According to the passage below about Unger Baskin's collection, where is her collection housed?

— EXTRACT —
----------
Unger Baskin has spent a lifetime trying to add to that evidence file, amassing
an astounding collection documenting women’s work through photographs,
books, trade cards, artifacts, personal letters, and ephemera. She believes
her collection, housed at the Sallie Bingham Center for Women’s History and
Culture at Duke University, is the world’s largest record of women in work and
professional enterprise.
Women have worked—and succeeded—in occupations long seen as the
province of men: as laborers, scientists, printers, navigators, and mechanics—
sometimes purposely keeping a low profile to avoid reproach, but most often
invisible simply because of their gender.
“I think that the stories that we can glean from what I put together, from my
collection, say something about power, something about disenfranchisement,”
Unger Baskin said. “The assumption that women did not do things that were
always male dominated is just not true.”
Her collection grew out of curiosity and umbrage. She traveled to book fairs
and rare book auctions, looking for signs that women were reading and getting
educated and working all along. She discovered that women were allowed to
inherit and run a printing press if they were widowed because the work was so
important and the expertise so rare. As a result, there were several significant
women printers in colonial America.
----------
(Spatial questions linked to images)
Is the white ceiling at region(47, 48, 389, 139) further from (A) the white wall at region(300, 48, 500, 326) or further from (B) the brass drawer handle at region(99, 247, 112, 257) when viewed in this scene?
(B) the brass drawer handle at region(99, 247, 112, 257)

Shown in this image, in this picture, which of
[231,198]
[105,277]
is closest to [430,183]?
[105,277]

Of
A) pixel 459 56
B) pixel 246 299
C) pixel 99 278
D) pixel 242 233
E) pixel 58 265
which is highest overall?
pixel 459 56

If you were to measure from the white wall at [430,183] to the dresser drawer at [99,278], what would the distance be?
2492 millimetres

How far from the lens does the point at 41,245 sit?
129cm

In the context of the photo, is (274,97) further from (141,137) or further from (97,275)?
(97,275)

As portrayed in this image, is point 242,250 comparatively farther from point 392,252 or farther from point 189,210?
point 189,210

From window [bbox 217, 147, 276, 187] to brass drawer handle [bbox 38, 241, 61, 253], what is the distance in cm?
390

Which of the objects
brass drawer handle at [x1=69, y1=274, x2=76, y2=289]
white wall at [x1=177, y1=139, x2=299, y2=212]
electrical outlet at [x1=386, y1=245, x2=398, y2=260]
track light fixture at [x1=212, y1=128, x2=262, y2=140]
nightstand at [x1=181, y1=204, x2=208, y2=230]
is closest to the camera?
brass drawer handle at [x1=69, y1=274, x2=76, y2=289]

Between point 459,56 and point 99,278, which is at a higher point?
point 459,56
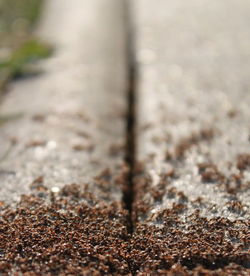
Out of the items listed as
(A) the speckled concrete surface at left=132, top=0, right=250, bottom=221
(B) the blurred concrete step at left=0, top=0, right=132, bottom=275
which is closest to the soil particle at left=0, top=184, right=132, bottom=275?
(B) the blurred concrete step at left=0, top=0, right=132, bottom=275

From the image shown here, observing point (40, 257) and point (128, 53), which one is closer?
point (40, 257)

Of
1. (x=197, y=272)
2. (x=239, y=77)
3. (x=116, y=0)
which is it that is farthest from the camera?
(x=116, y=0)

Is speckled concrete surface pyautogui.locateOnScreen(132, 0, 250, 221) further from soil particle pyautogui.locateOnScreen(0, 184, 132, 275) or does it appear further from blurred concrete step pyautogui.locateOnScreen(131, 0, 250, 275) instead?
soil particle pyautogui.locateOnScreen(0, 184, 132, 275)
----------
— IN RESPONSE —
At the Sallie Bingham Center for Women's History and Culture at Duke University.